D’autres œuvres, avec le temps devenues des «classiques», sont visibles à la Villa Vauban, dont le tableau à l’arc-en-ciel mondialement connu, Salisbury Cathedral from the Meadows (1831), à propos duquel l’artiste disait qu’il incarnait «toute la gamme de son art». Une palette terreuse, d’une honnêteté sans pareil.
«John Constable’s English Landscapes – Chefs-d’œuvre de la Tate Collection»
Villa Vauban – Luxembourg. Jusqu’au 9 octobre.
À la National Gallery, deux militants écologistes se collent à une toile de Constable
Deux militants écologistes du mouvement «Just Stop Oil» ont recouvert lundi un tableau de la National Gallery de Londres d’une image représentant un paysage bucolique massacré par les énergies fossiles, avant de se coller au cadre de l’œuvre. Les deux membres de l’organisation, qui milite pour l’arrêt immédiat de tout nouveau projet pétrolier ou gazier, ont visé un tableau de John Constable, La Charrette de foin (1821), représentant une charrette dans la campagne anglaise franchissant un cours d’eau.

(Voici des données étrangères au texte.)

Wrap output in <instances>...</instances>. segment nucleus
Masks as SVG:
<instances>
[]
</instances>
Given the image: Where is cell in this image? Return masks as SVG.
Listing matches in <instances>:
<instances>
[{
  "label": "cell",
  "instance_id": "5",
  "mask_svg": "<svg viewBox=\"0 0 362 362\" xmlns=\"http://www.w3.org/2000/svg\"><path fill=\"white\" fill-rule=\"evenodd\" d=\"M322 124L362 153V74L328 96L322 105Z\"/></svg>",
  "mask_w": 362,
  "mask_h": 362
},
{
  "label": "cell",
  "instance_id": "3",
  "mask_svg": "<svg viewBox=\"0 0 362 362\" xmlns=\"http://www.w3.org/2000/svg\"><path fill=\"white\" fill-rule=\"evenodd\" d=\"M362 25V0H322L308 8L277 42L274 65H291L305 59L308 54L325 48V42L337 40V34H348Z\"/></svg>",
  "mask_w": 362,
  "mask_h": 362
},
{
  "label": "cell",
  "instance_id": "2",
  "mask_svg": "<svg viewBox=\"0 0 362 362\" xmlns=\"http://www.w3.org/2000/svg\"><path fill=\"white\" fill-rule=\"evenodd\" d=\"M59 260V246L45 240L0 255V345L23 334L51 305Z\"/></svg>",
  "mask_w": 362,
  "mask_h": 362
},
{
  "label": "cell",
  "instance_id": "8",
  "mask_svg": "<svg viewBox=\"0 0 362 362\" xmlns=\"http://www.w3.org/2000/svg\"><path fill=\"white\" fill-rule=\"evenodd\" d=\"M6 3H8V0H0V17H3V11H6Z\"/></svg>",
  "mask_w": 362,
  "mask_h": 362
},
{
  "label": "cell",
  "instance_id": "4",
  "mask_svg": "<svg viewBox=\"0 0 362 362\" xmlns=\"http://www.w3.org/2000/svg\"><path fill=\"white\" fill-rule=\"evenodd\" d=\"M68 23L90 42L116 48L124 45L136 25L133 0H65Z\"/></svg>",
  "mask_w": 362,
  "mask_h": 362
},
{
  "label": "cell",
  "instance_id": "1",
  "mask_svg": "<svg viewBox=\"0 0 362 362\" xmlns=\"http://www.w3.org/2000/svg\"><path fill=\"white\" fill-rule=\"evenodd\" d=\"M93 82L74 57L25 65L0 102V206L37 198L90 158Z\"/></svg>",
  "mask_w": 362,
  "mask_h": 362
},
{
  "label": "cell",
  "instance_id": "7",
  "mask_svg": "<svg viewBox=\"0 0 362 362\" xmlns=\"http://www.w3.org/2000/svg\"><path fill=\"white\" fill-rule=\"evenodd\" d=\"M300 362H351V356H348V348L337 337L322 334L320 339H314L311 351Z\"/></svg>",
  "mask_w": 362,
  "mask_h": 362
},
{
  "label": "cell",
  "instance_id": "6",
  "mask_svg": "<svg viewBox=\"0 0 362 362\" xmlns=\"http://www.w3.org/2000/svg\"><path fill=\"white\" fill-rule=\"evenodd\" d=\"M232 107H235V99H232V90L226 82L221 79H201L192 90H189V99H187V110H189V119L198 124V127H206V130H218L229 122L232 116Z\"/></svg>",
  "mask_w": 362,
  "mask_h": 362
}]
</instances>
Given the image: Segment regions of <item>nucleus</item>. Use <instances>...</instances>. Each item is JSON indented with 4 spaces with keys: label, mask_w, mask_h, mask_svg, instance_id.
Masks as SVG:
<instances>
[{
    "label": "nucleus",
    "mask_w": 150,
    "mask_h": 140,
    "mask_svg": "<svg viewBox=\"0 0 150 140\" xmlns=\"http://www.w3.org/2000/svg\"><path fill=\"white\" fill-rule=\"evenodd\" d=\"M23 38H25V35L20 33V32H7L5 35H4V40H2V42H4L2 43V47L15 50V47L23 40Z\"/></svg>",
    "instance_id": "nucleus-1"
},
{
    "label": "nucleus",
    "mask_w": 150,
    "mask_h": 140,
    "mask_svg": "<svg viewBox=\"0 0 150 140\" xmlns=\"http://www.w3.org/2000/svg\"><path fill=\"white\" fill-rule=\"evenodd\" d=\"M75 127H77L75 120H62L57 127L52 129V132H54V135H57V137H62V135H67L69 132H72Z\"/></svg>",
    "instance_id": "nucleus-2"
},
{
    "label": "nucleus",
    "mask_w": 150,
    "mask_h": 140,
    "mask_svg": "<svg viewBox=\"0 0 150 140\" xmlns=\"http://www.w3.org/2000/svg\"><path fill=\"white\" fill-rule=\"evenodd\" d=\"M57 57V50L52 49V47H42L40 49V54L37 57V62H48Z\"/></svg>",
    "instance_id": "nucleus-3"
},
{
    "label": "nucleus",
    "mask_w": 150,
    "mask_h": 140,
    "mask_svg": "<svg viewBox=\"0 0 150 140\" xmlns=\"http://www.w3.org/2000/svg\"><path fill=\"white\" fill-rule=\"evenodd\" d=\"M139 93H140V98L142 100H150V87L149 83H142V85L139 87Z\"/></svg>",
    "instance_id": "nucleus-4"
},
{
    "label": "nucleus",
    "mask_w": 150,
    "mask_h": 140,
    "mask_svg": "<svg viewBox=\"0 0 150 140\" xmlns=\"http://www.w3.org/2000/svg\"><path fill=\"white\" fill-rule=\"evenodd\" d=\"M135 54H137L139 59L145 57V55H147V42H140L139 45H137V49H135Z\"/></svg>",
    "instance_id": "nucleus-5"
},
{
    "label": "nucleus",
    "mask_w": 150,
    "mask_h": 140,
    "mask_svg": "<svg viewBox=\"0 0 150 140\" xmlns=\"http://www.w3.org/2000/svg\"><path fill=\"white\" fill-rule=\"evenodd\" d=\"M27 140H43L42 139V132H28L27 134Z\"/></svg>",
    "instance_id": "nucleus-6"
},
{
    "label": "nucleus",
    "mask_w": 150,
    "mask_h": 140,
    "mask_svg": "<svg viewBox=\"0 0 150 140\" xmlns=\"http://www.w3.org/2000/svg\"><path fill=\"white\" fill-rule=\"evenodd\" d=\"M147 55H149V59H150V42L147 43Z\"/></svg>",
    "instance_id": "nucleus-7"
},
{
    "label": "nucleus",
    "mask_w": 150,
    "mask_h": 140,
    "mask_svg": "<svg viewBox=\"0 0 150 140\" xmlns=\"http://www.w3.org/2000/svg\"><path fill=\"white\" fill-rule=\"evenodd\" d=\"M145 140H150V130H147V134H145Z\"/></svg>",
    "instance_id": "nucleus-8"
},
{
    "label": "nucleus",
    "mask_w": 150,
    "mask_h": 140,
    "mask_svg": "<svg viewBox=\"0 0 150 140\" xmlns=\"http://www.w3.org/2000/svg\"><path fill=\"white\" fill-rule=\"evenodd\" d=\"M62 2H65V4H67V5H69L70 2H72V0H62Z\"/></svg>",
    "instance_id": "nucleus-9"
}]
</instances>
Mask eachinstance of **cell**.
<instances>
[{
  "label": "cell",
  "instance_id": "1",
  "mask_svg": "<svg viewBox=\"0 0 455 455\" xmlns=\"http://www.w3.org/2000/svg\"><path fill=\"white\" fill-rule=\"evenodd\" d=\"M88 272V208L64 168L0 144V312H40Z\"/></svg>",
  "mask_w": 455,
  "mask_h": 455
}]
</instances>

Avant de se coller à son cadre, les militants ont recouvert l’œuvre d’une version «réimaginée», avec une route à la place de la rivière et des avions de ligne dans le ciel. «Une scène cauchemardesque qui montre comment le pétrole va détruire nos campagnes», a expliqué Just Stop Oil dans un communiqué. Citée dans ce texte, Hannah Hunt, 23 ans et étudiante en psychologie à Brighton, a affirmé se mobiliser en raison des «40 nouveaux projets d’énergies fossiles du gouvernement», un chiffre fréquemment cité par les associations environnementales.
«Nous pouvons dire adieu aux « terres vertes et plaisantes d’Angleterre » vu que la poursuite de l’extraction du pétrole entraînera des pertes de récoltes généralisées, ce qui signifie que nous devrons nous battre pour la nourriture», a affirmé Hannah Hunt en référence à un célèbre poème de William Blake.
«Cette peinture fait partie de notre patrimoine, mais ce n’est pas plus important que les 3,5 milliards d’hommes, de femmes et d’enfants qui sont déjà en danger en raison de la crise climatique», a affirmé Eben Lazarus, 22 ans et étudiant en musique. Just Stop Oil a mené plusieurs actions similaires la semaine dernière avec des militants se collant aux cadres de célèbres tableaux à Londres, à Manchester ou à Glasgow.